--- Data for this exercise ---
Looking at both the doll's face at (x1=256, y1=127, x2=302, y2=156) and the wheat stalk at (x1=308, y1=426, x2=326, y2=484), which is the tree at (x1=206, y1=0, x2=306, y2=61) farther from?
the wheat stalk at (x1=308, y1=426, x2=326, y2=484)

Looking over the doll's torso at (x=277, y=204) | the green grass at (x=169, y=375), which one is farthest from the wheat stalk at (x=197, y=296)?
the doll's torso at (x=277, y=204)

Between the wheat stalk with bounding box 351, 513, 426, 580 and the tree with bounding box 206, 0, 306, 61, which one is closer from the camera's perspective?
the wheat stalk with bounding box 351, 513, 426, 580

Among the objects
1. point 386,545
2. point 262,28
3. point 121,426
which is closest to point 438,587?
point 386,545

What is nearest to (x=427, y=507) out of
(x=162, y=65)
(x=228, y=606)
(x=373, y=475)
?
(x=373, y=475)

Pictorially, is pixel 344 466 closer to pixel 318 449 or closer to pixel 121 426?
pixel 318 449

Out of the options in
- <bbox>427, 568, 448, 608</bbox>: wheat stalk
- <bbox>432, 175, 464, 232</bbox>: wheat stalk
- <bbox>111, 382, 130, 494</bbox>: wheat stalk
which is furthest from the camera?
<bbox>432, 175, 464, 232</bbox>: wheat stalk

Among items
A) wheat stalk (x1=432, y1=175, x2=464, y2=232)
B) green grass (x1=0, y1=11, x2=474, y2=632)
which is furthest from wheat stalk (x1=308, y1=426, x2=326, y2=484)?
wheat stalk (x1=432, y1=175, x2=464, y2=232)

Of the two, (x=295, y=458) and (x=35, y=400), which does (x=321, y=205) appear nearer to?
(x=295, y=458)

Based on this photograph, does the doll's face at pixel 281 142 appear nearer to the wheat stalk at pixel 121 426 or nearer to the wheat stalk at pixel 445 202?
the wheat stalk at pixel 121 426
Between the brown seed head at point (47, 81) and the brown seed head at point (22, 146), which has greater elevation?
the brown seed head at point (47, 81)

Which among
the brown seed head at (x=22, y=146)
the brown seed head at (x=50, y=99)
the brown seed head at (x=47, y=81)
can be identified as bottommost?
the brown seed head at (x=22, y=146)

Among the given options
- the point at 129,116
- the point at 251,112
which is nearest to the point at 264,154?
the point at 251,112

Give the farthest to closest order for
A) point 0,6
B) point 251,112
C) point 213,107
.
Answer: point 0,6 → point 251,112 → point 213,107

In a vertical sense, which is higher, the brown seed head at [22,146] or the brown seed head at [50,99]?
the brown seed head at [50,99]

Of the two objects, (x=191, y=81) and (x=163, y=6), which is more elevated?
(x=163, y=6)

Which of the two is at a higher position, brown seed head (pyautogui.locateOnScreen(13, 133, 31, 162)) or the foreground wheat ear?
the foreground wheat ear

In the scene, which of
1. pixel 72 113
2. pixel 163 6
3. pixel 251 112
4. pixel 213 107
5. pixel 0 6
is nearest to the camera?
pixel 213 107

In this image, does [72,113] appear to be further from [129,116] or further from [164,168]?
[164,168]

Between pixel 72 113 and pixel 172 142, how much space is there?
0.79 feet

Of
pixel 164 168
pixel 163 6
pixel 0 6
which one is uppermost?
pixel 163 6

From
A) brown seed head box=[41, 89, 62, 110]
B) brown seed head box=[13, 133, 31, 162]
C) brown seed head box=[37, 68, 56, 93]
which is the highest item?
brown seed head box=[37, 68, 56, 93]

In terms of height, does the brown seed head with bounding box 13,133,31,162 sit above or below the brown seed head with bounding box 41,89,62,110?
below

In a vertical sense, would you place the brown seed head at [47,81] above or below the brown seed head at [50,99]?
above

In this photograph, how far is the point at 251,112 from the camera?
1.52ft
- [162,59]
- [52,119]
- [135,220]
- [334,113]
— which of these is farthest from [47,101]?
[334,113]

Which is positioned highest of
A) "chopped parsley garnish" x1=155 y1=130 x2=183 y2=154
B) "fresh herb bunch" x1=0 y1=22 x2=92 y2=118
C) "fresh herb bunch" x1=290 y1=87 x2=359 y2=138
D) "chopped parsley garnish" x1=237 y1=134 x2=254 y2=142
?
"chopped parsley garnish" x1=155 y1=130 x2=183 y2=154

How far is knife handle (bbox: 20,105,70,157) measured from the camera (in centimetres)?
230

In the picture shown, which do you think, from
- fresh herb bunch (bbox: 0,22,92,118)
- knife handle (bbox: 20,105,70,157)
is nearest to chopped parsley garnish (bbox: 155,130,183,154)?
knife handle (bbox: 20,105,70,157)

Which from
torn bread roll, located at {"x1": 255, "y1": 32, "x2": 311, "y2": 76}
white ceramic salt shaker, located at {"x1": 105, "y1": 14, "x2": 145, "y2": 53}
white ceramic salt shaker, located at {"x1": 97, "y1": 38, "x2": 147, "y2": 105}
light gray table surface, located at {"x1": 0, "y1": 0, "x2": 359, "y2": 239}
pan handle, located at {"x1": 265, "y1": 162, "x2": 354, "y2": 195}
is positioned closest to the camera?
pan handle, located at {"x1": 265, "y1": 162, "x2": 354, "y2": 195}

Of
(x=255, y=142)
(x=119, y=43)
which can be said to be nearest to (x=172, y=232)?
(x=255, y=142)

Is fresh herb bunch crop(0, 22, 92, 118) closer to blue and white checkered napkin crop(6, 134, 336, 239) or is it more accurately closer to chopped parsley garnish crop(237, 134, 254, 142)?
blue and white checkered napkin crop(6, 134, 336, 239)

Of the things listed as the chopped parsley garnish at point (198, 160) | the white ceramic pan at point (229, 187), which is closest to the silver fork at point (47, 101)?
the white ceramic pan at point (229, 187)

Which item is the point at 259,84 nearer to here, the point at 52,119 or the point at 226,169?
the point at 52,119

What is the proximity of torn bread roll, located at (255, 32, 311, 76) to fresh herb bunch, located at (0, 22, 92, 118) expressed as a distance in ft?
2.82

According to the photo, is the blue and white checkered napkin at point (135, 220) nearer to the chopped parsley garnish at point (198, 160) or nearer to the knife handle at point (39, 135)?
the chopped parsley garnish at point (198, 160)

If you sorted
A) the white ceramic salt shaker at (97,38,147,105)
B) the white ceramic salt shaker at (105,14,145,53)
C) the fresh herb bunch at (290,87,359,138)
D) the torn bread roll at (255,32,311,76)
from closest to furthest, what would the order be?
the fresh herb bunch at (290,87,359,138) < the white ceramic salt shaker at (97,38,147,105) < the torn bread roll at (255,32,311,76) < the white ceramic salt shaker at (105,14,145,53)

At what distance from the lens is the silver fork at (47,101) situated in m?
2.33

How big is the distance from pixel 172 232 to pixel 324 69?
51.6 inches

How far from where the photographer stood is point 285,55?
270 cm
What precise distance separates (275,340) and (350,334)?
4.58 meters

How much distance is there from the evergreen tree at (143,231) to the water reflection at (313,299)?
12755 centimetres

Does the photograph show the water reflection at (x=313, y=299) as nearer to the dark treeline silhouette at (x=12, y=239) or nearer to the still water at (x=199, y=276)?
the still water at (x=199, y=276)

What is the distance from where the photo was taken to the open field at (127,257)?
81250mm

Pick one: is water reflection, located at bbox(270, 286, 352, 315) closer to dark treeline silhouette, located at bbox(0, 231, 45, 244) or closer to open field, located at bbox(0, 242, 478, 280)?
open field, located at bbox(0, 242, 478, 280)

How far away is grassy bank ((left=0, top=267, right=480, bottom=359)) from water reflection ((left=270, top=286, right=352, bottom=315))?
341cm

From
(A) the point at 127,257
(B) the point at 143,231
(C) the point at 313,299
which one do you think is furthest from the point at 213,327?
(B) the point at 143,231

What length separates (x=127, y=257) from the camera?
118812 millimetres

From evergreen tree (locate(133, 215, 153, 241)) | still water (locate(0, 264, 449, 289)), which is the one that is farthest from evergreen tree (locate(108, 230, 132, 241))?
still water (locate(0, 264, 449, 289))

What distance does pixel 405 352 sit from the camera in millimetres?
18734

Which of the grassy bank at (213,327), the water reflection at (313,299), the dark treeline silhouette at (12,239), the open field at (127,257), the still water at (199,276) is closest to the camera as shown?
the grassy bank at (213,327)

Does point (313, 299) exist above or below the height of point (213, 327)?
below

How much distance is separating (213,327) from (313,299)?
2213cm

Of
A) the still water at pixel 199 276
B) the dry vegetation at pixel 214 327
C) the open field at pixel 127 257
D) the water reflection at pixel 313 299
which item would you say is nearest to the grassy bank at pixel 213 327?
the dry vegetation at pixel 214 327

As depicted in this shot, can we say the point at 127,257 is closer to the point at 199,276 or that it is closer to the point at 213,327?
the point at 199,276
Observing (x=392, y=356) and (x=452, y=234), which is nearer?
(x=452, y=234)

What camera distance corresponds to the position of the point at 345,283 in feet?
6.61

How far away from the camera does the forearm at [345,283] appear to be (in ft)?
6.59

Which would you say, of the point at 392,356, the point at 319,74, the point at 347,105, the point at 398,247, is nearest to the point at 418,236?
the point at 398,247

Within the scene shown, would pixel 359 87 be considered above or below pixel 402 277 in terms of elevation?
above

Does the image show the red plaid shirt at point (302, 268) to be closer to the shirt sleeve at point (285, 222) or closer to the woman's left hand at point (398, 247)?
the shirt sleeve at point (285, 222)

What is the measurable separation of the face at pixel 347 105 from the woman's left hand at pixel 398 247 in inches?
---
| Objective |
Reproduce the items starting at the line containing "If you sorted" and ending at the line containing "4.58 meters", swapping "silver fork" for "dinner fork" and keeping everything else the same.

| Answer to this problem |
If you sorted
A) the white ceramic salt shaker at (97,38,147,105)
B) the white ceramic salt shaker at (105,14,145,53)
C) the fresh herb bunch at (290,87,359,138)
D) the torn bread roll at (255,32,311,76)
from closest to furthest, what would the order be?
the fresh herb bunch at (290,87,359,138) < the white ceramic salt shaker at (97,38,147,105) < the torn bread roll at (255,32,311,76) < the white ceramic salt shaker at (105,14,145,53)

At what distance from the lens is the dinner fork at (47,101) situated in m?
2.33

How big is the distance from pixel 172 232 to pixel 324 69?
51.6 inches

How far from where the photographer stood is point 285,55?
270 cm
What precise distance separates (275,340) and (350,334)?
4.58 meters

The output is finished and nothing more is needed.